### Instrucción escrita:
Reproduce sin cambios las líneas del material que van desde la que contiene "1. (x=49, y=193)" hasta la que contiene "5527 millimetres", ambas incluidas.

### Material de trabajo:
# # # # # # #
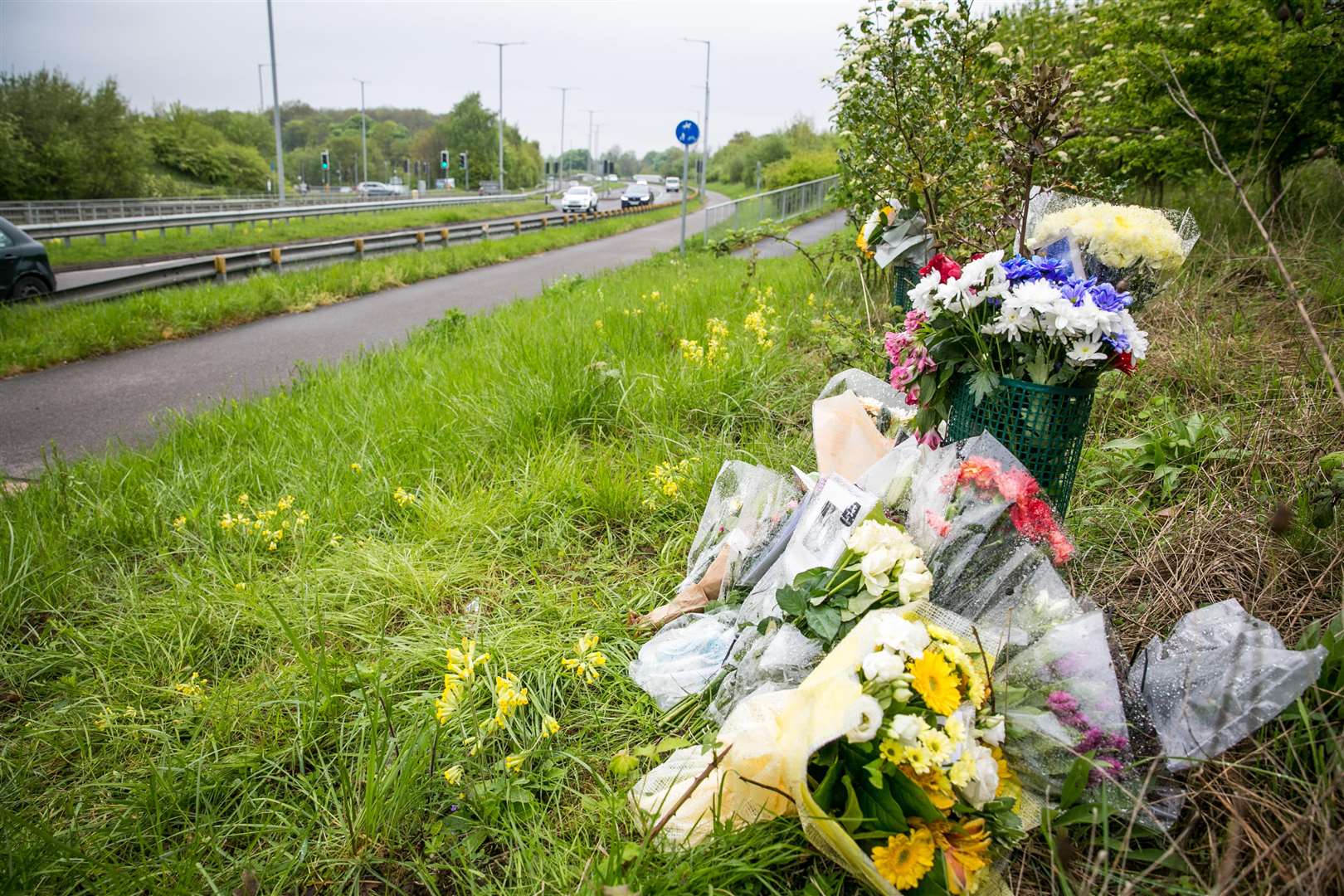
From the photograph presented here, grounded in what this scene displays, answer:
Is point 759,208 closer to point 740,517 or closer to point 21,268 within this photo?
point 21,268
# # # # # # #
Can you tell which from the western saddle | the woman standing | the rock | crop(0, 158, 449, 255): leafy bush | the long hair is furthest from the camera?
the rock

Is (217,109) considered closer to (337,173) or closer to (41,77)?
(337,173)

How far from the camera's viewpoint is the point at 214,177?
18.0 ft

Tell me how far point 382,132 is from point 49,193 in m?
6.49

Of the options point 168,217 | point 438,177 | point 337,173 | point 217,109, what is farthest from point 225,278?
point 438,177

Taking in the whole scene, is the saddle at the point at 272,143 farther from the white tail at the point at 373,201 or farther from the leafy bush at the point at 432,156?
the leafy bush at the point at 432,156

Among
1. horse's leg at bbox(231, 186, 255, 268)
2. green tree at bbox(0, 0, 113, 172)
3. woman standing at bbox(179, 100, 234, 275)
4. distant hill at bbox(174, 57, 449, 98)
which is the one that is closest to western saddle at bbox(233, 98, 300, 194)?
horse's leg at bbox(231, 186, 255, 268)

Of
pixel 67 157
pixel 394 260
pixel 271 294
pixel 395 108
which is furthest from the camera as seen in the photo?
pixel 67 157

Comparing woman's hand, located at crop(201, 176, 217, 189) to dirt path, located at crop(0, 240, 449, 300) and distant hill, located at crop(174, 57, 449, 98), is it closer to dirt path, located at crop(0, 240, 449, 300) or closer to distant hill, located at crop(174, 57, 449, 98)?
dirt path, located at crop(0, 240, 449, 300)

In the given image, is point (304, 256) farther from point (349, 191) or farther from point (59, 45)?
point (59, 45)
# # # # # # #
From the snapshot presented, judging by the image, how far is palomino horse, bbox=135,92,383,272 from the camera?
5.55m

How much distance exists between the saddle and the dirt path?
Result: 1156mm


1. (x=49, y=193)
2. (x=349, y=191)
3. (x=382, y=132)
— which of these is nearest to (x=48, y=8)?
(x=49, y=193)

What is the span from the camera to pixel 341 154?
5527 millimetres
# # # # # # #
### Solución escrita:
1. (x=49, y=193)
2. (x=349, y=191)
3. (x=382, y=132)
— which of these is nearest to (x=48, y=8)?
(x=49, y=193)

What is the span from the camera to pixel 341 154?
5527 millimetres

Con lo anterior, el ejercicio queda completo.